The Central Bank of Mexico signaled a pause at its next meeting in February, former Banxico director and advisor Federico Rubli Kaiser told MNI, adding that the board might deliver at most three 25-basis-point cuts this year depending on how inflation evolves.
"I think there is an indication of pause at the next meeting. I’m not sure about further ahead, but at the next meeting, yes. And I believe that pause would be driven by the inflation pressures we’re going to see in January," Rubli, now an associate advisor at MAAT Consulting, said in an interview.
He mentioned that January will bring price shocks, some of which seasonal at the beginning of the year.
"The evolution of inflation in January will be key for that February decision,” he said.
“The forward guidance was also expressed in a very cautious way, suggesting that over the course of the year they would probably do two, at most three 25-basis-point adjustments, but not more than that. In that sense, I think we can expect a pause at the next meeting.”
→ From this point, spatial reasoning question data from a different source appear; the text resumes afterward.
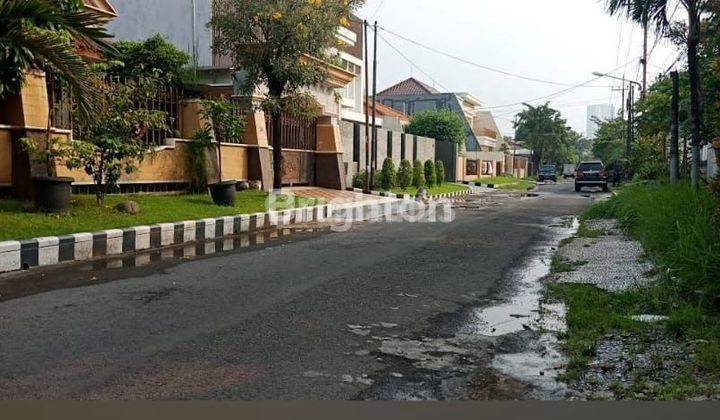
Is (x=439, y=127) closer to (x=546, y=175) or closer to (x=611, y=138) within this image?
(x=546, y=175)

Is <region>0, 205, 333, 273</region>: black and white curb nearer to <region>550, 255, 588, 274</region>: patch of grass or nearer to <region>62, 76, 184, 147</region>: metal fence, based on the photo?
<region>62, 76, 184, 147</region>: metal fence

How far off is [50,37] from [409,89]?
192 ft

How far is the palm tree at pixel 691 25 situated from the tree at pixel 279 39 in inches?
258

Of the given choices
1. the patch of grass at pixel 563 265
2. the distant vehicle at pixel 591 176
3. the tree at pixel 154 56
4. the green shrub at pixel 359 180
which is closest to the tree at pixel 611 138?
the distant vehicle at pixel 591 176

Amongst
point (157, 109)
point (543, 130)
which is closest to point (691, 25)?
point (157, 109)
The level of the terminal rate will depend on inflation data, he said. (See MNI BANXICO WATCH: Guidance Shift Suggests Banxico Pause)
Banxico cut its overnight interbank interest rate by 25 basis points to 7.00% last month, as expected, with Deputy Governor Jonathan Heath again dissenting in favor of holding steady. The board did not signal a cut at the next meeting as it had done in previous meetings, and instead said it would "evaluate the timing for additional reference rate adjustments."
DISSENT VOTE
In the minutes, Heath argued that Banxico needs to thoroughly evaluate the time required not only to reverse the increasing upward trend exhibited by core inflation in 2025, but also to calibrate the magnitude of a possible reversion in non-core inflation.
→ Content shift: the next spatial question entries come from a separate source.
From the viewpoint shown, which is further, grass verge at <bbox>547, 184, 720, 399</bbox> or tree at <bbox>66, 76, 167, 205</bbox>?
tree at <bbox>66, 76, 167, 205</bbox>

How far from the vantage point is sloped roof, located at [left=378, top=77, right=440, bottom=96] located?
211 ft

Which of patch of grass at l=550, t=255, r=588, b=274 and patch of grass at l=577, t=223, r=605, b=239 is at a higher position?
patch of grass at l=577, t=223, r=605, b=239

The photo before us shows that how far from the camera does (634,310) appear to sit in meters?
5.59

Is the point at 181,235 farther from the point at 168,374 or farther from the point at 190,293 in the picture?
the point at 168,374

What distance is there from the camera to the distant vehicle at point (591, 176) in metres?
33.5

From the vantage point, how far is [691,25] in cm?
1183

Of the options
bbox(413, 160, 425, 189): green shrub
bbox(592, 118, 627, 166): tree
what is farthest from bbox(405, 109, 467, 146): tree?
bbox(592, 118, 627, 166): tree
"I agree with what Jonathan Heath say, because he has always been very cautious and has always sent the signal that these kinds of adjustments must be handled with great care, especially because he analyzes core inflation very thoroughly," Rubli said.
Heath also said that if the board sees that convergence towards target will not be attained, it must evaluate the possibility of increasing the target rate once again at a later stage.
"I also agree with what Heath expressed in the minutes, conveying the message that a possible increase in the future shouldn't be ruled out," the former Banxico director noted, adding that he sees no real possibility of having to hike rates this year.
Market participants do not believe the central bank will bring inflation down to the 3% target in the third quarter of this year as projected by the board, he said. He expects inflation to reach 3.9% in 2026.
Over the longer-term, the U.S. incursion into Venezuela could eventually affect the Mexican oil market, since U.S. administration of the Venezuelan oil industry would lead to the displacement of Mexican exports, he said.
In addition, there could be a possible decline in international crude prices, with fiscal consequences for Mexico, as well as a potential weakening of Mexico’s negotiating position in the USMCA.